Peja Stojakovic is perhaps the NBA's best shooter. Creates his own shot and hits it. He's got a great jumper. Not afraid of contact in the paint, and can score there. Runs the floor well, and has improved defensively. Has a reputation for choking in the big games. 

Bottom Line: Will the Kings ever return to the status they had 3 years ago? 


The Phoenix Suns 

Challenge to the Lakers: Somewhat 
Championship Contendor: No 
WCF Contendor: No 
Playoff Contendor: Yes 

Shawn Marion has "Outstanding leaping skills... Jumps high and many times in a short period of time... That's a good thing if you want to grab a rebound... At 6-7, he grabs 10 per night... Ugly shooting mechanic... His accuracy has improved... Drives to the basket without fear... Great defender... Guards multiple positions... Never gets tired... Quite an underrated player." 

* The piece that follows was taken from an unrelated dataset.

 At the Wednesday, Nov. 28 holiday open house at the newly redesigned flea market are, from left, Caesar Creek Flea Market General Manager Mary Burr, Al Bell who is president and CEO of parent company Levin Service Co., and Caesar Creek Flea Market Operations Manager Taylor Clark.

Steve Nash is "One of the most creative players in the league... Scores almost more than 15 points and delivers nearly eight assists per night... Knows how to make fast breaks successful... Can create his own (sometimes tricky) shots... Simply great from the three-point line... Makes no mistake from the charity stripe... Mediocre defender." 

Amare Stoudamire is a potential star for the Suns. His defense needs some polish, But his offense is great, he's strong, and is a monster dunk waiting to happen. 

Bottom Line: Expect perhaps a first round entrance and exit. 


The Golden State Warriors 

Challenge to the Lakers: No 
Championship Contendor: No 
WCF Contendor: No 
Playoff Contendor: No 

Dale Davis is a hard worker, a rebounder, and a good defensive player, but isn't very good on offense. 

Adonal Foyle is a shot blocking machine, but not good offensively and awful from the charity stripe. A good personality for the locker room, however. 

Jason Richardson is one of the NBA's best dunkers. He's a 3-pointer threat, but must improve his mid range shots. Not great Defense. 

Bottom Line: Not alot more then last year will happen... 

The Los Angeles Clippers 

Challenge to the Lakers: No 
Championship Contendor: No 
WCF Contendor: No 
Playoff Contendor: No 

Elton Brand is undersized for his position,but a great rebounder anyway. averages about 20 ppg. Has good moves. Alot of blocks, a 20-10 player. 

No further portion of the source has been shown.